Leaving the cult was a good decision for us. When we stopped attending, I still partially believed in Mormonism, but my children did not, and they had good arguments. I studied, and came on RFM. I even took a few days off of work, and didn't sleep or eat--just read about all the Mormon lies. I guess that stage was painful. I was stunned that my own parents, relatives, and "friends" would lie to me. I was consumed with anger!
But nothing--nothing was ever as "painful" as living as a member of that evil cult! Like drugs--the worst day cult-free is still better than the best day at church.
When we went inactive, the Mormons harassed, bullied, maligned, and threatened us. After we officially resigned by letter, the Mormons shunned us. They tried very hard to cause us pain.
But--the joy of finding out those abusers had no authority from God, that my children and I were not going to be sent to Hell or Outer Darkness or the Telestial Kingdom, or whatever, that Polygamy was NOT God's way--and all the other garbage was FALSE--my happiness made the Mormon hatred towards me worth it! If that was the worst they could dish out, it was nothing!

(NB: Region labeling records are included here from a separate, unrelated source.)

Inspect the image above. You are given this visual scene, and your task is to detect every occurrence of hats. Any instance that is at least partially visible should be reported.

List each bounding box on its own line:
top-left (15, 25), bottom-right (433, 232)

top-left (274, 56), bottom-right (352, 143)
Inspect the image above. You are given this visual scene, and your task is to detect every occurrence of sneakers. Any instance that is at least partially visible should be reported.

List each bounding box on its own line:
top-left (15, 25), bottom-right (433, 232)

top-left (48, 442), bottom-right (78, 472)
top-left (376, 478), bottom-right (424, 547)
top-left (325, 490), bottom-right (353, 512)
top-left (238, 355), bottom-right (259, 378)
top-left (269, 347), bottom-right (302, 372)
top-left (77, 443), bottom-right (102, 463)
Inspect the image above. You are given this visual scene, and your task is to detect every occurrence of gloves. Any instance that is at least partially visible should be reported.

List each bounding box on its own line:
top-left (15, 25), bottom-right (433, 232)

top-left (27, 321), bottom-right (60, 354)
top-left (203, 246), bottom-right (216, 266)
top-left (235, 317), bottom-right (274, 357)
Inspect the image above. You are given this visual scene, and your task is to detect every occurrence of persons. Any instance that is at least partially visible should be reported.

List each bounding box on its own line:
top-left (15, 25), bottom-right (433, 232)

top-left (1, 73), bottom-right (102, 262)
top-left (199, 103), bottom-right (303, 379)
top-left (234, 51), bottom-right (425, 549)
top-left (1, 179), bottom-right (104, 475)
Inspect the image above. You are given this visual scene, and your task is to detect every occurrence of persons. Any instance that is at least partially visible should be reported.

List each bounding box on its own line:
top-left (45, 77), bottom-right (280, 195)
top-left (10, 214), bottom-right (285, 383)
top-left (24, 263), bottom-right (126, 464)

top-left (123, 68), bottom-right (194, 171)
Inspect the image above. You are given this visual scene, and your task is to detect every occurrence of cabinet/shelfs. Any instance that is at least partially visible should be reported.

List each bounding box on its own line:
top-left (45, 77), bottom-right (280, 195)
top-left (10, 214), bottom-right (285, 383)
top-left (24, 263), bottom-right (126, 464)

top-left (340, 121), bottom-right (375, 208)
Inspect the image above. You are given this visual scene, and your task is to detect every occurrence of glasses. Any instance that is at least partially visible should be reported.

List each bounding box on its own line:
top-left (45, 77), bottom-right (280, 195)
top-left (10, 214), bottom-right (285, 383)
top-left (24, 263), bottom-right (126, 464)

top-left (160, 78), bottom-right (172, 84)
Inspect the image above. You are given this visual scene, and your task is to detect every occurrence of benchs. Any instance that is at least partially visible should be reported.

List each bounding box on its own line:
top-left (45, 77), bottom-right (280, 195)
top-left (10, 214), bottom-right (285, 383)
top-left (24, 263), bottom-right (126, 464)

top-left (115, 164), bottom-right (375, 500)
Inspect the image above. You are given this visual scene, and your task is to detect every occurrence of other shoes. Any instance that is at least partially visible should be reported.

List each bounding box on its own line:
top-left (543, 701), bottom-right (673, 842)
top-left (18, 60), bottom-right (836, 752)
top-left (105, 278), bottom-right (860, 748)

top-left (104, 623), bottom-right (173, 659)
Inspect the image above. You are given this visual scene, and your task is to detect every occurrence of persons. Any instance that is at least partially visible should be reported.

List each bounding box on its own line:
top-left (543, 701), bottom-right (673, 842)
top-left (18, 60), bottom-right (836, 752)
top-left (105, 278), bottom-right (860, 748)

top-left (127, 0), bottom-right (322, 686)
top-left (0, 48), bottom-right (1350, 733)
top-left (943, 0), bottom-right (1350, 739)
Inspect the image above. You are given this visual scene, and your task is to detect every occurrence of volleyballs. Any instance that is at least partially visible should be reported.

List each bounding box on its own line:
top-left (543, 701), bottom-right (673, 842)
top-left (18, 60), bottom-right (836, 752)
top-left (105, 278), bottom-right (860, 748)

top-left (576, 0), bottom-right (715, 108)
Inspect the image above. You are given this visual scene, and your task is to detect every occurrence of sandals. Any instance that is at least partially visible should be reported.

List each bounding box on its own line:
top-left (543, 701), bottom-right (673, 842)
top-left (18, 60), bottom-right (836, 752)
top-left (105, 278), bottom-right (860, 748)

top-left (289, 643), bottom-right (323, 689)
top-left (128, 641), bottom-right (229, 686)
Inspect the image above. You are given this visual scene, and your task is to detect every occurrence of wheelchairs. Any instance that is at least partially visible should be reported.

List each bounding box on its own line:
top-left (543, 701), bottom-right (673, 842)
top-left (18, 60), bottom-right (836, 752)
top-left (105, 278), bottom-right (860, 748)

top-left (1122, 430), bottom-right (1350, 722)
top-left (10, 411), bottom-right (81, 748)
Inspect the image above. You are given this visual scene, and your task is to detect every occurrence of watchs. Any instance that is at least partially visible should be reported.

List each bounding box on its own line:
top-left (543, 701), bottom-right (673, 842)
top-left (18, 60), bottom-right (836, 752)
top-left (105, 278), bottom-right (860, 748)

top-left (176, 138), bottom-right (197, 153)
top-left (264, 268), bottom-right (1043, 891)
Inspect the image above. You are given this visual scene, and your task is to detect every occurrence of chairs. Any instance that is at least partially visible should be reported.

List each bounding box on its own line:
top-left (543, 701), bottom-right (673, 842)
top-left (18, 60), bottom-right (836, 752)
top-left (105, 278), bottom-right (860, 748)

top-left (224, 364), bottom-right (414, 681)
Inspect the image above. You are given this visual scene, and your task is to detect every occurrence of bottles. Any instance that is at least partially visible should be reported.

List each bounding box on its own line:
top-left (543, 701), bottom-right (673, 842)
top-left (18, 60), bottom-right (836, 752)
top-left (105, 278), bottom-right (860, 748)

So--leaving Mormonism--even with the Mormon shunning and hatred--was a positive, joyful, freeing experience! It brought me and my children closer. It cured my "Sunday depression." I had my self-esteem and autonomy back! Yeah!
I suspected that Christianity was made-up myths, also, but decided to hold onto my belief in God and Christ, until I had adjusted to leaving Mormonism.
Beginning to believe that Christianity is false, and that there is no afterlife is a mixed bag. It is painful. It is also part of my quest for Truth. We all have to face death, so having no after-life is sort of a natural progression. We came from the earth (and all star-stuff) and we return to the earth. Life has far greater value and meaning to me now. The Mormons had taken that away from me, by making me obey and EARN a place in heaven.
Not having an afterlife sets us free to live this life. Most of us would never do anything mean or self-destructive, anyway, even if there were no "commandments." Love is natural.
Frankly, I was dreading the Celestial Kingdom! My children and I were forever sealed (no matter how hard we tried to end that) to my first wife-beater temple husband--a creep that my children (born to my 2nd husband several years later) had never met! Living with a polygamous wife-beater forever--that would be Hell for an afterlife. So glad there isn't one.
The bottom line is, that knowing the Truth is a good thing! The process of learning (the hard way) the truth might be painful, but once you know, you realize there are a lot of new Truths to discover, and you never stop seeking. That's living!